Мне-то больше всего хотелось поесть. Но этот упрямый… Пришлось достать аптечку, заставить его раздеться полностью и залепить всем, чем можно. В третий кабинет, пока я вытаскивала четверых, он влез вместе с Эриком. Только тот-то в форме, а Кириллу не очень свободный пиджак мешал в движении, он его и снял. И обгорел. Обихаживая его и с трудом удерживаясь от ругани: на старые ожоги от взрыва наложились свежие от пожара! — я пыталась понять, почему ему так уж сильно хотелось спать. Не сразу поняла. Но представила картинку: он там, в кабинете, где в любой момент за ним могут прийти, и он здесь — на катере, среди доброжелательно настроенных к нему людей и в безопасности…

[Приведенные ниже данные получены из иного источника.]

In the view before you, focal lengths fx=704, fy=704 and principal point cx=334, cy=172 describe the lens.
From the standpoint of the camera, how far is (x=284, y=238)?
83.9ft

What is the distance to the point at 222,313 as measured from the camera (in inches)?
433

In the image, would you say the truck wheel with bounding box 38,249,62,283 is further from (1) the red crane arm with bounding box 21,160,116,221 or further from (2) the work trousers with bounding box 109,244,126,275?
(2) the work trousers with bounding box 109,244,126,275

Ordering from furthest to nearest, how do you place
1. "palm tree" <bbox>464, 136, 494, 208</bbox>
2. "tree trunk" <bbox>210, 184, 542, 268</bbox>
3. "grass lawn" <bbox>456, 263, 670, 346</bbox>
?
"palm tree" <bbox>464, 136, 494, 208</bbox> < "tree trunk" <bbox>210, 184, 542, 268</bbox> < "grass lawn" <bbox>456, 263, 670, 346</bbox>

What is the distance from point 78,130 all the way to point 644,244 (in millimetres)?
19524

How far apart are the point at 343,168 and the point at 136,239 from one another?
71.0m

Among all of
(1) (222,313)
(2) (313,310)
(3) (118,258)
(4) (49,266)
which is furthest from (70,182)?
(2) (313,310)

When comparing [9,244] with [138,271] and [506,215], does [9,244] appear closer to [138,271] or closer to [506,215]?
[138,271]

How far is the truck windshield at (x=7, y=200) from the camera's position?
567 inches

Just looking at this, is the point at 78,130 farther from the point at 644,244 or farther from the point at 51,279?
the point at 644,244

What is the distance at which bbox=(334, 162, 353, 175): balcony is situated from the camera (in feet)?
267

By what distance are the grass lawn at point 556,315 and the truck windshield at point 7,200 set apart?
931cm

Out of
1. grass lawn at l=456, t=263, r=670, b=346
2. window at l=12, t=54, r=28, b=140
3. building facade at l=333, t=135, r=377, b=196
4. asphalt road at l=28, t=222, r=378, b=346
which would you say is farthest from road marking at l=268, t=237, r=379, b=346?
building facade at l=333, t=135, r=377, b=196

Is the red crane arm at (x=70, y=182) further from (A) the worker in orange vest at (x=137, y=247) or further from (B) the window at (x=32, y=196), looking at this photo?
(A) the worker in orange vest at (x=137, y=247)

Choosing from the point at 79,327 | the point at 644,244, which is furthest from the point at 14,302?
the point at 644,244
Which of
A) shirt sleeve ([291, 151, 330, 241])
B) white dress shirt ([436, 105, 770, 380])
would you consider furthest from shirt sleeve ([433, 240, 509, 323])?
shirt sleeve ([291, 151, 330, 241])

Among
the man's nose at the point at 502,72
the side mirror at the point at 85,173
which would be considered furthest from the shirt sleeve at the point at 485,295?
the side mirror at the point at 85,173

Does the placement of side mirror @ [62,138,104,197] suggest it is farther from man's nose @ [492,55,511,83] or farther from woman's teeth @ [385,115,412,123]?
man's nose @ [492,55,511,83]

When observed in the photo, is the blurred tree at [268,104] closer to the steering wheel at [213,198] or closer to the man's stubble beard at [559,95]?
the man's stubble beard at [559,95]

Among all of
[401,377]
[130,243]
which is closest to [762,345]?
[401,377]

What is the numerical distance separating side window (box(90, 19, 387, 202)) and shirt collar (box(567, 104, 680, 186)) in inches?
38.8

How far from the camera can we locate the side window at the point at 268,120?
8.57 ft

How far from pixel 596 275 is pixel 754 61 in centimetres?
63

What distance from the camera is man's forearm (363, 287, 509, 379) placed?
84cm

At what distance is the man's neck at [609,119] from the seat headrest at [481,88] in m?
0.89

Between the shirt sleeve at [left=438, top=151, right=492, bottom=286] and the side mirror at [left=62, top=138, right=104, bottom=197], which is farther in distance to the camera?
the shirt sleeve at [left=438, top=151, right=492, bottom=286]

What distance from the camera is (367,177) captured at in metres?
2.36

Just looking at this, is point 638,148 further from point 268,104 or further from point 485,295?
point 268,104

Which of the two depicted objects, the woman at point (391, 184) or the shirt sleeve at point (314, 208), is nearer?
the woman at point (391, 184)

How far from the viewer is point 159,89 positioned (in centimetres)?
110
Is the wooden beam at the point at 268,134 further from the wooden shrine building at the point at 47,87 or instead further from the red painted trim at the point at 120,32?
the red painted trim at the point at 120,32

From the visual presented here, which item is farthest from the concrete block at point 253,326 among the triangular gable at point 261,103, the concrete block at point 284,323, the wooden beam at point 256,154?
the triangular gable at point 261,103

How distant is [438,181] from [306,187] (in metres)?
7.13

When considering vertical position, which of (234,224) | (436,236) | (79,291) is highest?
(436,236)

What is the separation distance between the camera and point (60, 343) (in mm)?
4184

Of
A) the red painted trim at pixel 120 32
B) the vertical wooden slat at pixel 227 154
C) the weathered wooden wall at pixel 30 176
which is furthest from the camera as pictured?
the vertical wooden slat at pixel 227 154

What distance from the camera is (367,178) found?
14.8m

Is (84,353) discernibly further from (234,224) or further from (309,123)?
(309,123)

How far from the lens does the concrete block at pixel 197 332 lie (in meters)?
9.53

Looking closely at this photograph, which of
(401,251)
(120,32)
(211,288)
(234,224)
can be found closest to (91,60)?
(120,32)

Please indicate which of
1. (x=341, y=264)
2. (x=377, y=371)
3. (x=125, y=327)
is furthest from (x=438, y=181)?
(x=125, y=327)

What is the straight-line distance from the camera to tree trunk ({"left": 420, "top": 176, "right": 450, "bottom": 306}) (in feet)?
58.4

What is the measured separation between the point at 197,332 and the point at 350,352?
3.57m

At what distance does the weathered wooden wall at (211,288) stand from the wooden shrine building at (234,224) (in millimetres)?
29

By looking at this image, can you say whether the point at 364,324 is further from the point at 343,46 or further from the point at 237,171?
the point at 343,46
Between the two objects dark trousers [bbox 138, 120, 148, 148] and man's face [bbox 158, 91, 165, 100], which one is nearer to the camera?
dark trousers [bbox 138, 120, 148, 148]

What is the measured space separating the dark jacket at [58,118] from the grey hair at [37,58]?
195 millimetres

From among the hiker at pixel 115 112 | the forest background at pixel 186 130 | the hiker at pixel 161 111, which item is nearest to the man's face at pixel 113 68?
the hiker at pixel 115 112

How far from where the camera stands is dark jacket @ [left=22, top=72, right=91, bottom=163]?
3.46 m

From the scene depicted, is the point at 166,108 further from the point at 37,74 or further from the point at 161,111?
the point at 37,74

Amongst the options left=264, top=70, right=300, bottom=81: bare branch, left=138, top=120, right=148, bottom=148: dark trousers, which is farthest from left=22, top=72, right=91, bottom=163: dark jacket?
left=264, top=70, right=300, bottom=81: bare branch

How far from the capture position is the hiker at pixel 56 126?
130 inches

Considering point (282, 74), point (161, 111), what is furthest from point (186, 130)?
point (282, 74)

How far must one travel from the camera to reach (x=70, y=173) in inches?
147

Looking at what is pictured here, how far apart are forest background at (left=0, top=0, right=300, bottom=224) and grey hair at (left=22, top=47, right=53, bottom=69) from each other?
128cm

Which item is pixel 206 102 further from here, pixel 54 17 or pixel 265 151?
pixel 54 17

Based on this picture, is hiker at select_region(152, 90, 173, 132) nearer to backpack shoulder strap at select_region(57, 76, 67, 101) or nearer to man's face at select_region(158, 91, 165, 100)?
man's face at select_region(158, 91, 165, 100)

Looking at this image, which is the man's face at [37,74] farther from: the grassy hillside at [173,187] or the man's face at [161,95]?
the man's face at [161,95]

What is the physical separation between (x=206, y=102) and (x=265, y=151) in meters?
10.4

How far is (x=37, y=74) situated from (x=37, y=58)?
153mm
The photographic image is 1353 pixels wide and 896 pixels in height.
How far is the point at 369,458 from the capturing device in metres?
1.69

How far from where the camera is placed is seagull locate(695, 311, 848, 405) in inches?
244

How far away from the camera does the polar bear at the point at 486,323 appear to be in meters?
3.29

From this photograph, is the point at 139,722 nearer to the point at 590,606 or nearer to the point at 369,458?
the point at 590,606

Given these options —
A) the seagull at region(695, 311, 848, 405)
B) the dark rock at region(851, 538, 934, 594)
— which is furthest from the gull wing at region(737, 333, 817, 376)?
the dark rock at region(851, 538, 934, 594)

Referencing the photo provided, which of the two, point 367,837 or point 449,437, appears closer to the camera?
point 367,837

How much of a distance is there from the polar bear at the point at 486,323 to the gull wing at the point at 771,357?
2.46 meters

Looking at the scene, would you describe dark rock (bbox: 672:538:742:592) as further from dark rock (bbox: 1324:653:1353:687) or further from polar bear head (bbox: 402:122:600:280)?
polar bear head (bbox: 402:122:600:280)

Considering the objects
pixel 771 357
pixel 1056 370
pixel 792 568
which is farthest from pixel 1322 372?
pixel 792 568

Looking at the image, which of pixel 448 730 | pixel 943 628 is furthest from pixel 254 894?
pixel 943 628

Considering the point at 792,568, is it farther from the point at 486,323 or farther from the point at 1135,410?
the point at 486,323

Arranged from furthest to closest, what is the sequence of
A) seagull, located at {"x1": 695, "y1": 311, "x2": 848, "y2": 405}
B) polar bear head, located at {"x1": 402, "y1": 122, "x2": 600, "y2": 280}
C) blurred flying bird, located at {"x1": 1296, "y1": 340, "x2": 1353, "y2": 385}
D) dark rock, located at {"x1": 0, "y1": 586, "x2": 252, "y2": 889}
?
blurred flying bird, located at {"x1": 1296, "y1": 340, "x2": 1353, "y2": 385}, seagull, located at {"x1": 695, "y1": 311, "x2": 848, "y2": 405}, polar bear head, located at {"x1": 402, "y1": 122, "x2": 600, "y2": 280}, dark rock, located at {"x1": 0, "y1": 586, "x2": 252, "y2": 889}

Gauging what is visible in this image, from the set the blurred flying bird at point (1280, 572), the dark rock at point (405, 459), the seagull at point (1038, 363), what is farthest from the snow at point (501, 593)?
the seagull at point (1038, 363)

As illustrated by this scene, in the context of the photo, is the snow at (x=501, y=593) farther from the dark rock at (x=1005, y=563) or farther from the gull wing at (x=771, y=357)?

Он и заснул, предварительно, чтобы меня не пугать, приглушив свет в отсеке, чтобы я не разглядела — что с ним, а перед тем попытавшись припрятать остатки сгоревшей рубахи. Не учёл, что большинство приборов начинает работать, только когда катер выходит в космос. И утилизатор не уничтожил лохмотья. Легко нашла.
И вот теперь Кирилл сидит передо мной, ворчит, что не любит лечиться, втягивает воздух сквозь зубы, едва я задеваю болезненные места на его теле, а мне хочется врезать по его телу ладонью так, чтобы был слышен звончайший шлепок! И фиг, что ладонь попадёт по вздутым волдырям или уже по лопнувшим, которые мокнут (брр, самой жутко стало, как представила!)… Упрямый… И как мне с ним жить?
Словно кто-то хихикнул в ответ: а ему с тобой?
27
Осталось лишь намазать ему спину, когда он снова заворчал, как отвратительно пахнет мазь, которую я накладываю на его ожоги. Еле сдерживая смех и одновременно внутреннее содрогание при виде болезненных пятен, я сказала:
— Кирилл, ты слишком рано начал ворчать! Я ведь тебе ещё кое-что внутривенно сейчас буду вводить. Вот тогда и поворчишь.
Он замолчал, вздохнув. Я стояла сбоку, обрабатывая ему спину. Обе руки заняты — тюбиком и лопаточкой для размазывания. Сначала я решила, что он замолчал из-за моего укоризненного замечания. Заглянула ему в лицо. Несколько секунд он смотрел мне в глаза, затем его глаза опустились — на мои губы. Потом он отвернулся. Так. Не поняла. Что с ним? Может, замёрз? Быстро закончила с его спиной, нашла в коридоре шкафчик с формой для экипажа, принесла ему один и помогла одеться.
Когда разорвала упаковку с ампулами для инъекций, он остановил меня, встревоженно схватив за руку:
— Это что?
— Что-то вроде витаминов для быстрого заживления кожи.
— Это так обязательно?
— Обязательно. Я вообще не представляю, как ты лежишь на этих ожогах. Как ты носишь хоть что-то прилегающее к коже. И как мне тебя обнимать.
Руку отпустил, как опустил и свою голову — с прорвавшейся на губах улыбкой.
Ещё бы при его мнительности я сказала, что это обезболивающее! И только потом подумала: а если вот именно это — уже не мнительность? И сразу почему-то вспомнилось, как мы сидели в простенках административного здания, а Хантер шёл по подвальным переходам, предварительно загазовывая своё отступление. А до этого? Может, когда Кирилла начали шантажировать братом, ему тоже вводили какие-нибудь препараты?